◆ PROVIDED ENTRIES
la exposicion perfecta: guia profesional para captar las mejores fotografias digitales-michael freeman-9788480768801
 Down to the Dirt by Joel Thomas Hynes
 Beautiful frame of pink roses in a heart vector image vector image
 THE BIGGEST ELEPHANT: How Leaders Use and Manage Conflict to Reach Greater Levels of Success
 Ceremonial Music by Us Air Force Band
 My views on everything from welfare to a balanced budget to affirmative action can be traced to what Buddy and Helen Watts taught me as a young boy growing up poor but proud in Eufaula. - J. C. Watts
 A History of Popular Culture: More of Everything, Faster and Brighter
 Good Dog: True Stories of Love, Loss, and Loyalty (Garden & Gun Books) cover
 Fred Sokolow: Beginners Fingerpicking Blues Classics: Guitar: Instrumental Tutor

◆ WORK INSTRUCTION
Could you return exactly the lines above from the line with "Down to the Dirt by Joel Thomas Hynes" to the line with "My views on", both included, and nothing else?

◆ YOUR SOLUTION
 Down to the Dirt by Joel Thomas Hynes
 Beautiful frame of pink roses in a heart vector image vector image
 THE BIGGEST ELEPHANT: How Leaders Use and Manage Conflict to Reach Greater Levels of Success
 Ceremonial Music by Us Air Force Band
 My views on everything from welfare to a balanced budget to affirmative action can be traced to what Buddy and Helen Watts taught me as a young boy growing up poor but proud in Eufaula. - J. C. Watts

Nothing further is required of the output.